Let things play out. “It will take time to know whether these new connections will work in the long run,” says Barth. One of my neighbors believes that a restricted diet improves her child’s behavior. Even if I’m skeptical of her theory, she’s not imposing anything on me, so the friendship works fine. But another neighbor whose attitude toward discipline diverges from mine has been a different story. I gave this friendship a chance for a few good years, and now I know it was meant to fizzle out. Get used to it. Dealing with different parenting styles now is good training for later, when your kids are older and the stakes may be higher And it’s a good way to teach tolerance by example.

Your new mom friends don’t mesh well with your old friends. Let the situation solidify your identity. Bridging the distance between friends from various periods of your life is a good exercise in clarifying your own values. It can be freeing to learn to “be yourself” no matter who is there. Try to consider any social tension as yet another gift of motherhood that will help you grow.

  Keep hope alive. “If you want to throw a party and invite your whole crew of diverse friends, go ahead and do it,” says Dr. Degges-White. “When the pressure is off to ‘get along’ and the event is more relaxed, there might be more cross-pollination between your friends than you thought there would be.”

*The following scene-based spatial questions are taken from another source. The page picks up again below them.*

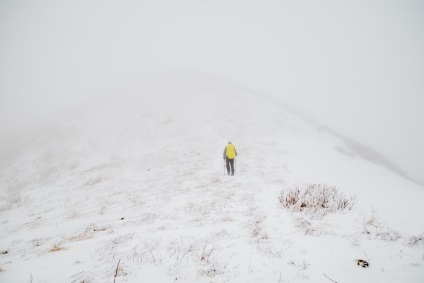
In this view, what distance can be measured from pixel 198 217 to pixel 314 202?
3.45 metres

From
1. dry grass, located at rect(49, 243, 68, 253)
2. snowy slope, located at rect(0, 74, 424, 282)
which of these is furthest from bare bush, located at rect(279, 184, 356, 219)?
dry grass, located at rect(49, 243, 68, 253)

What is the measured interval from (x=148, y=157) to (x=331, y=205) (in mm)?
14914

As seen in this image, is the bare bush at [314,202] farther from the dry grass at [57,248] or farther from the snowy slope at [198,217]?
the dry grass at [57,248]

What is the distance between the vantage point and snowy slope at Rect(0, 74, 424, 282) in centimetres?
447

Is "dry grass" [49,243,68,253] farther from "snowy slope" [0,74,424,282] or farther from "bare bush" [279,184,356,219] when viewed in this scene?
"bare bush" [279,184,356,219]

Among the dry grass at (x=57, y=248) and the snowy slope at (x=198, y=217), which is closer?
the snowy slope at (x=198, y=217)

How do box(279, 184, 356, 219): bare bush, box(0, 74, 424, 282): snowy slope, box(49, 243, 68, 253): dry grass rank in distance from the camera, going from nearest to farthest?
box(0, 74, 424, 282): snowy slope, box(49, 243, 68, 253): dry grass, box(279, 184, 356, 219): bare bush

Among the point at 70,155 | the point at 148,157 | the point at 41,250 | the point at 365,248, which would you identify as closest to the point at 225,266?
the point at 365,248

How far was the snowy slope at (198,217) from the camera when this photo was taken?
4.47 m

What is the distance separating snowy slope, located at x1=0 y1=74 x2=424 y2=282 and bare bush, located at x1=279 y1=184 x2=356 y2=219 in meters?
0.24


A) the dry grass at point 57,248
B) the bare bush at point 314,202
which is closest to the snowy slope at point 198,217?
the dry grass at point 57,248

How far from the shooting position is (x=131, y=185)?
12.5 meters

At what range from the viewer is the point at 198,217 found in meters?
6.96

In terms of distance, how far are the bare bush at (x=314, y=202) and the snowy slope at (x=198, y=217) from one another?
0.24 meters
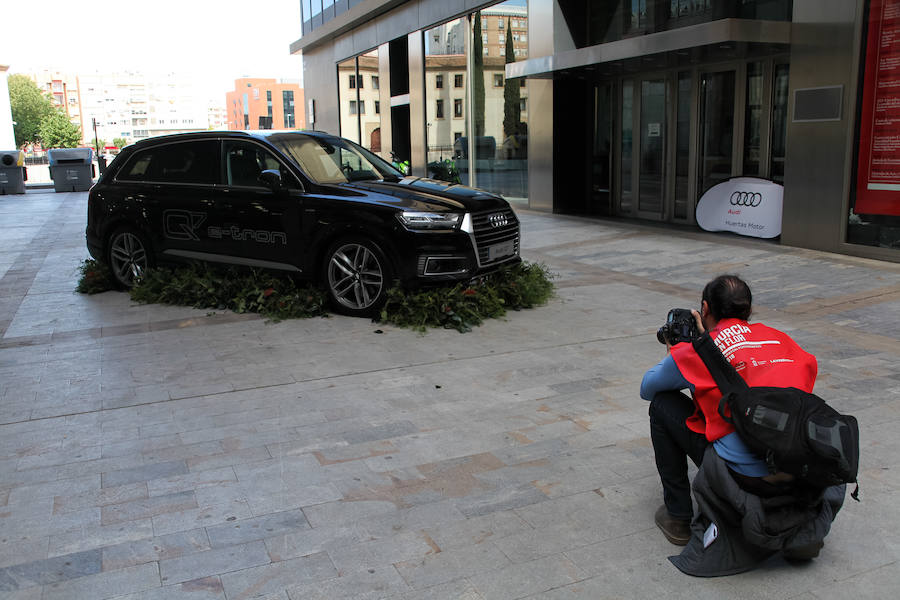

   Decide that it’s not a problem. My friend Melissa moved to Miami about a year after she gave birth to her daughter. Most of the people she knew in New York City, her former home, were in publishing. “Only one of my friends here is in media,” she says. “The moms I’ve met are teachers, lawyers, stay-at-home moms—all people I probably would not have met if I were making friends at work, the way I used to. It’s nice to learn about new worlds." You’ve seen other mom squads out and about, and it feels too late to join. Ask about life beyond babies. “It was tricky to break into groups because the moms had all met when their children were newborns,” Melissa says. “Nobody was unwelcoming per se, but they already knew each other’s backstories. I was working, so I would get invited to things that started at 11 a.m. or 2:30 p.m., and I kept having to decline. When I was able to go to something, it was hard to break out of the ‘we’re only talking about children’ rut.” But once Melissa learned to ask deeper questions (about life choices or career journeys) and to bring up non-baby-related interests (such as fun things to do in her cool new city), she found she could speed up the friendship-forming timeline.


  Remind yourself: This isn’t middle school. “For many of us, trying to make new friends opens up painful wounds from childhood, when we felt as if we were on the outside of an important group and didn’t have the slightest idea how to get in,” says Barth. “We expect to be rejected by the group we want to join.” While there might be mom cliques, most adults snub new people accidentally because of their own social awkwardness or a lack of awareness, not out of meanness. Don’t assume the worst of a group just because it takes a while to break in with them.


  Turn kindness into consistency. “As kids get older and their friendships become important, your friendliness to other moms will pay off,” says Dr. Degges-White. Offering to carpool or trade babysitting hours with a potential parent friend, for example, will not only make your life easier, it will let you get to know her and her child in an unforced way. Raising kids does take a village, but sometimes you have to build it yourself, one friend at a time.